Le scuole sono in sciopero: «In classe si battono i denti»

La rabbia degli studenti di Industriale, Classico e Liceo “Croce”. Negli istituti 14 gradi Di Pangrazio accusa la Provincia: «È evidente che l’organizzazione non ha funzionato»
AVEZZANO. Mancano dieci minuti alle 8 quando uno studente misura la temperatura in un’aula: 14 gradi. Troppo pochi e il passaparola è così veloce che la scuola si svuota. Oltre 500 ragazzi si ritrovano all’esterno, malgrado i - 8°, e danno vita all’ennesima protesta. Accade all’Istituto industriale “Majorana”. Ma scene più o meno simili si ripetono al Liceo “Croce” e al Classico. Gli studenti delle superiori protestano e scioperano perché secondo loro le scuole gestite dalla Provincia dell’Aquila sono al freddo.
Una delegazione di studenti dell’Iis “Majorana” si è presentata anche sotto le finestre degli uffici della Provincia di Avezzano e alcuni ragazzi sono riusciti a parlare, al telefono, con il responsabile degli impianti termici nelle scuole. «Nelle classi c’era una temperatura di 14°, il giorno precedente non arrivava a 10°», affermano gli studenti, «i termosifoni sono accesi, ma la scuola ha carenze strutturali.
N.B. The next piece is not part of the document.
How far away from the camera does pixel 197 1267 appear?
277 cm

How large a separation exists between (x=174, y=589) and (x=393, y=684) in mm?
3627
Basta guardare le finestre coperte da carta o scotch. Non si può fare lezione tra continui spifferi. Nelle classi si battono i denti. Alla Provincia abbiamo chiesto una settimana di tempo per avere delle risposte. Siamo pronti a nuove proteste».
Al Classico, ieri mattina, è stata registrata una temperatura di 13° e gran parte dei ragazzi si è ritrovata in palestra per un’ora di assemblea straordinaria. Al termine molti ragazzi hanno lasciato l’istituto.
Altro giorno di protesta anche al Liceo “Croce” in via Cavalierdi di Vittorio Veneto, mentre all’Agrario le lezioni sono state regolari.
Il sindaco Gianni Di Pangrazio ha parlato di emergenza e ha scritto una nota al presidente della Provincia, Antonio De Crescentiis, per chiedere «chiarimenti in merito alla gestione degli impianti di riscaldamento delle scuole superiori della città».
«È evidente che l’organizzazione messa in campo dall’amministrazione provinciale non ha funzionato», dichiara il sindaco, «non ci si può permettere di non tenere i termosifoni accesi a pochi giorni dalla riapertura delle scuole. In questi giorni i miei uffici hanno ricevuto una delegazione di ragazzi del Liceo pedagogico Croce che ci hanno chiesto di sensibilizzare la Provincia. Per questo, visto il prolungarsi delle avverse condizioni climatiche, mi auguro che l’amministrazione provinciale possa rimediare al più presto, assicurando un’efficace manutenzione degli impianti di riscaldamento degli istituti scolastici e al contempo prolungarne il periodo di accensione. Se necessario, poi, potrebbe aumentare il numero degli elementi dei termosifoni, visto che, come segnalatoci, in molte aule sono insufficienti. Il Comune di Avezzano è a completa disposizione, qualora si renda necessaria la collaborazione per risolvere la situazione quanto prima».